В ста шагах от монастыря протекала великолепная река; она несла свои спокойные воды, гладкие как зеркало, мимо разноцветных лугов маргариток и лютиков; студенты из расположенного поблизости университета каждый день совершали здесь такие геройские безумства, перед которыми бледнеют деяния шиллеровского ныряльщика. Можно было бы три раза в неделю отправлять юного Дьёдонне на реку и под руководством искусного учителя плавания сделать из него настоящего ловца жемчуга; но в реке били ключи, и их холодная вода могла бы пагубно отразиться на здоровье ребенка. Дьёдонне довольствовался тем, что два раза в неделю плескался в ванной своей тетки.
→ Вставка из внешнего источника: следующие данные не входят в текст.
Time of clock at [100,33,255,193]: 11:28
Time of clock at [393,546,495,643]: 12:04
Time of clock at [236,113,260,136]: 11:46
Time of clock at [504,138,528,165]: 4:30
В результате Дьёдонне не умел ни плавать, ни фехтовать, ни ездить верхом.
Вы видите, что воспитание шевалье мало чем отличалось от воспитания Ахилла; но только если бы среди милых дам, окружавших шевалье де ла Гравери, появился бы новый Улисс, обнажающий меч, то, вполне возможно, вместо того чтобы броситься к мечу, как поступил сын Фетиды и Пелея, Дьёдонне, ослепленный солнечными бликами на лезвии меча, спасался бы в самом глубоком подвале общины.
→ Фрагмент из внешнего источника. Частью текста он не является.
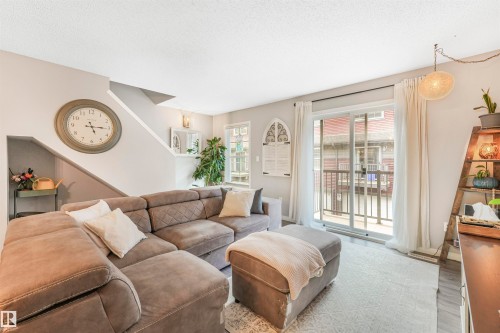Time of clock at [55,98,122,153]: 5:15
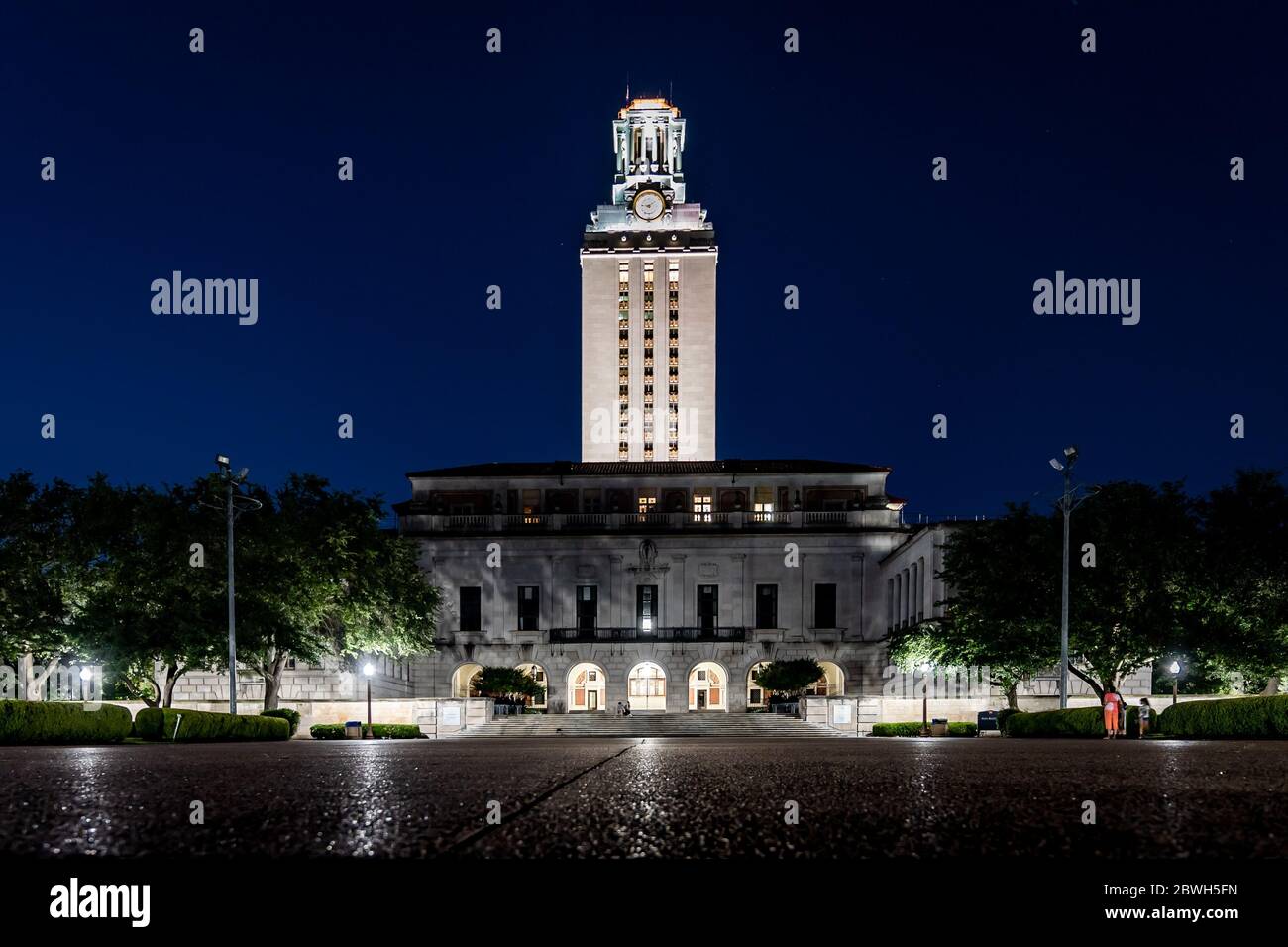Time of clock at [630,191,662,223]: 9:09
Все это крайне плачевно сказалось на физическом развитии и нравственных устоях Дьёдонне.
Ему было шестнадцать лет, а он не мог видеть, как дрожат слезы на глазах другого человека, чтобы тут же не заплакать самому; смерть воробья или канарейки, принадлежащих ему, приводила его к нервным припадкам; он сочинял трогательные элегии по случаю кончины майского жука, нечаянно раздавленного; и все это проявлялось в нем к огромному удовольствию и общему одобрению канонисс, которые превозносили утонченную деликатность его сердца, не подозревая, что развитие столь непомерной чувствительности обязательно должно привести их идола к преждевременному концу или же придать эгоистическую окраску этим чрезмерно филантропическим чувствам.
Исходя из этих предпосылок, невозможно было даже предположить, что Дьёдонне мог бы получить от своих воспитательниц какие-либо наставления, касающиеся искусства нравиться, и уроки науки любви.
Но все обстояло совсем по-иному.
У г-жи фон Флорсхайм, одной из подруг г-жи де Ботерн, была племянница, которая, так же как и племянник последней, жила вместе с ней в обители.
Эту девочку, двумя годами младше Дьёдонне, звали Матильда.
Она была белокура, подобно всем немкам, и, как у всех немок, с самого младенчества ее большие голубые глаза источали сентиментальность.
Как только малыши научились самостоятельно держаться на ногах, добрым канониссам показалось забавным подтолкнуть их друг к другу.
И если Дьёдонне не научили или не отдали учиться верховой езде, фехтованию и плаванию, то ему преподали совсем другой урок.
Когда, набегавшись по монастырскому цветнику, одетый, как пастушок Ватто, в курточку и панталоны из небесно-голубого атласа, в белый жилет, шелковые чулки и туфли на красных каблуках, Дьёдонне возвращался с букетом незабудок или веточкой жимолости, его учили преподносить эту веточку жимолости или этот букет незабудок своей юной подруге, преклоняя перед ней колено, согласно обычаям старинного рыцарства.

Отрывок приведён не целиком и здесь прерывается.